Baseball is a boring sport. It has its merits, of course, but exhilarating action is definitely not one of them. The great thing about old baseball video games like “Ken Griffy Junior” was how much they diverted from the live sport and created a surprisingly fun and arcade-like experience. But rather than going for an enjoyable video experience, “MLB ’11: The Show” aims too close to the real sport and scuttles itself in the process. Instead of a streamlined game that pits the batter against the pitcher, offense and defense become disconnected in a slogging mess of mechanics that amount to a frustrating and vapid game.
MLB ’11: The Show
The first thing that greets each power-on of “MLB ’11” is a skipping audio track indicative of the prevailing lack of care and polish that was devoted to the game. The intro video is a live action replay of clips from the previous year’s baseball season and it feels wholly out of place. Even the menus and font are obtrusive and nicely compliment the outdated nature of live action in a video game.

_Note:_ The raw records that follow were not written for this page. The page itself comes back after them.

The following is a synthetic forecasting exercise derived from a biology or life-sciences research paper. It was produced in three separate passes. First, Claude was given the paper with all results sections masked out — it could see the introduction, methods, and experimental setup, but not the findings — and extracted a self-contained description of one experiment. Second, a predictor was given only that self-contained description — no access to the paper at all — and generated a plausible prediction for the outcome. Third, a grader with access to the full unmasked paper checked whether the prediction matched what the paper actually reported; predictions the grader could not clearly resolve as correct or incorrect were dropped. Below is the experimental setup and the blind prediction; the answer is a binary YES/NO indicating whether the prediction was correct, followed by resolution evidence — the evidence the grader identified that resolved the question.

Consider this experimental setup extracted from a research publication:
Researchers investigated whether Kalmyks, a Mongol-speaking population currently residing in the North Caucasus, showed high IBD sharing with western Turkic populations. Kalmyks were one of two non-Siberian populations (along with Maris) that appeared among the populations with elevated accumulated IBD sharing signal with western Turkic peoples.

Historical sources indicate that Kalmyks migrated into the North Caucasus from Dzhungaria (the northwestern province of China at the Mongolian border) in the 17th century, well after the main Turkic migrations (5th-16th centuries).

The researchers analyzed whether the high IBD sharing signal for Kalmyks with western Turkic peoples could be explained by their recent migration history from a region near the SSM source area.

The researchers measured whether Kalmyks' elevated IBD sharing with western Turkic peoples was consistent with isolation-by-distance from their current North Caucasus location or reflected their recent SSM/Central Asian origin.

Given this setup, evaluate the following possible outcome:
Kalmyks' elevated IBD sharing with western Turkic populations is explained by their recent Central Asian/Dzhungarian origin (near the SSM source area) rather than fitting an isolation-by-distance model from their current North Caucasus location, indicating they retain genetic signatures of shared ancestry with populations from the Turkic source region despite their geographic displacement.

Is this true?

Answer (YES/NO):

The big new feature of “MLB ’11” is pure analogue pitching and hitting. The pitching system is an intricate and complicated use of the analog stick and is totally disconnected from the hitting system. Pitching is its own minigame, and its intricacy doesn’t mesh with the simple batting style. Hitting is all about the positioning of the joystick and timing, but there is no feedback for what is going wrong. Hours of play aren’t enough to decipher if missed balls are the result of swing that was too late or early. Even when contact is finally made, it seems more like a random coincidence than an improvement in skill.
The analog play style is only one of the multitude of features “MLB ’11” is now packing. It has accumulated so many new features and additions over the course of its annual releases that it’s impossible to keep track of everything. Offense is so congested with baserunning, leading, stealing and slide positioning that when it comes time to do one of them, it gets lost in the excess information your brain is trying to process and the umpire will yell “Out!” before its even clear what has transpired.
The online play compliments the generally miserable experience of “MLB ’11.” Playing at the mercy of a slow opponent is grueling. Waiting for pitches can take far too long, and a game that is concerned with the minute details of timing is thrown off by incredibly laggy online play. Even when the game is played offline, the downtime is brutal. There is so little actual gameplay in “MLB ’11” that its negative characteristics make doing nothing seem like a more enjoyable alternative.
Mastering “MLB ’11” might be a more feasible goal for experts of the series, while average gamers will be left scratching their heads. The new analog systems might even be a fresh change for those too familiar with other baseball games, but it’s hardly enough to make up for its other pitfalls. Seasoned players would do well to steer clear of this title and newcomers beware: A truly dreadful experience awaits.